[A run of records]
※
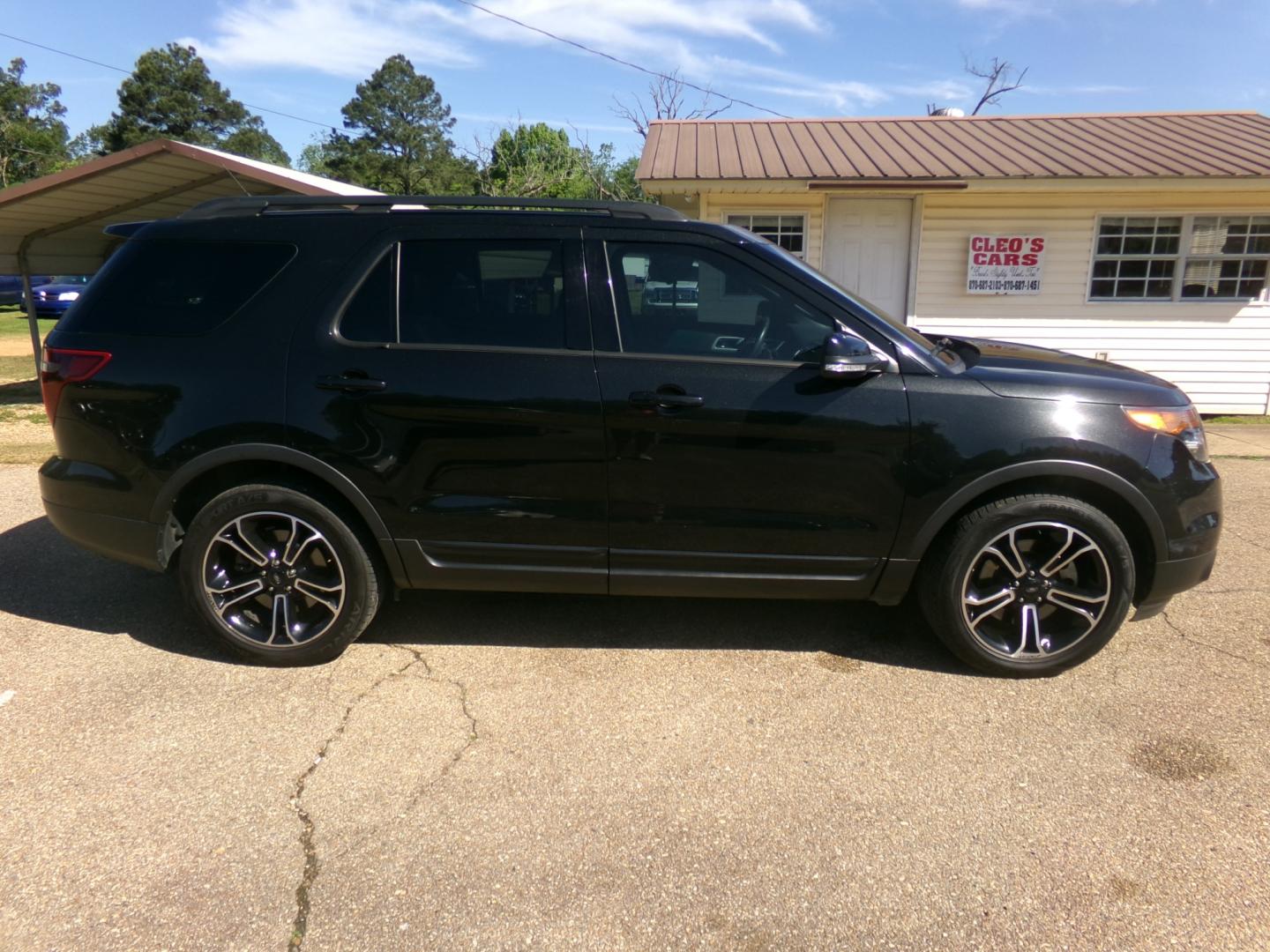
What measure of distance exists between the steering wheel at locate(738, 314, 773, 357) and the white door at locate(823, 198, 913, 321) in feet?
23.1

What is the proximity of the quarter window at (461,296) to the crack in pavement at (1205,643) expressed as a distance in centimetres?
329

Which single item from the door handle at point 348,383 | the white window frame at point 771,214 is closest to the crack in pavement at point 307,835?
※
*OBJECTIVE*. Quote all of the material above word for word, but leave out the pictures.

*SOLUTION TO THIS PROBLEM*.
What measure of distance exists between the steering wheel at locate(738, 314, 773, 357) and the white door at locate(823, 198, 913, 321) in feet?
23.1

What is the proximity of the quarter window at (461,296) to the crack in pavement at (1205,643) expressed as a distance in centimetres?
329

Which single item from the door handle at point 348,383 | the white window frame at point 771,214 is closest to the crack in pavement at point 307,835?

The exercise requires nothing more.